Pull out the text of every item below and reproduce it word for word, leaving the pictures out.

- - - -

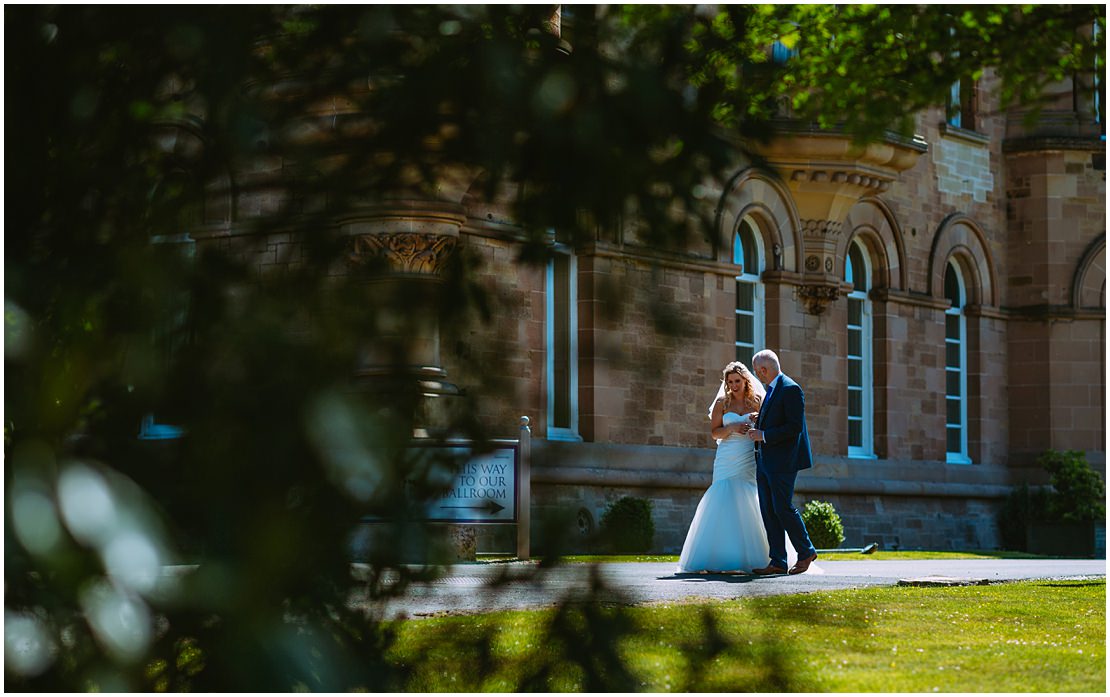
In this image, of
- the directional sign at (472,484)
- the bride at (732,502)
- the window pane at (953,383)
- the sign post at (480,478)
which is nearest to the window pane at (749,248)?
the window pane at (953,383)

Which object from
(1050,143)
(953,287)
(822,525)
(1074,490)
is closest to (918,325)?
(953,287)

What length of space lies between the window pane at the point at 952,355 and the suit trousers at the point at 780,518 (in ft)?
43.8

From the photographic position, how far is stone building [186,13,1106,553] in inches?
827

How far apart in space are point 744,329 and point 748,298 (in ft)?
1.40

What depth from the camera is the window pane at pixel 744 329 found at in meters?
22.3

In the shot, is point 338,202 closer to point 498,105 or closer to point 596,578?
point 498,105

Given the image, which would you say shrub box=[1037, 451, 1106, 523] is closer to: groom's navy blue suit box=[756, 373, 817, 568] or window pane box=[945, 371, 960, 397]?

- - - -

→ Final answer:
In this image, of
- the directional sign at (472,484)
- the bride at (732,502)
- the window pane at (953,383)
- the sign post at (480,478)
which is nearest to the window pane at (749,248)?
the window pane at (953,383)

Which object from
(1050,143)
(953,287)
(822,525)
(1074,490)
is closest to (918,325)?
(953,287)

What length of space lies between the window pane at the point at 952,355 and the suit trousers at the point at 780,518 (in ft)?
43.8

From the photographic position, how far is stone building [186,13,1106,553] in inches?
827

How far apart in space are point 744,329 and point 748,298 (in ft)?
1.40

What depth from the camera is the window pane at pixel 744 329 found at in meters?
22.3

In the shot, is point 338,202 closer to point 498,105 or closer to point 596,578?
point 498,105

Given the image, which would you say shrub box=[1037, 451, 1106, 523] is closer to: groom's navy blue suit box=[756, 373, 817, 568] or window pane box=[945, 371, 960, 397]?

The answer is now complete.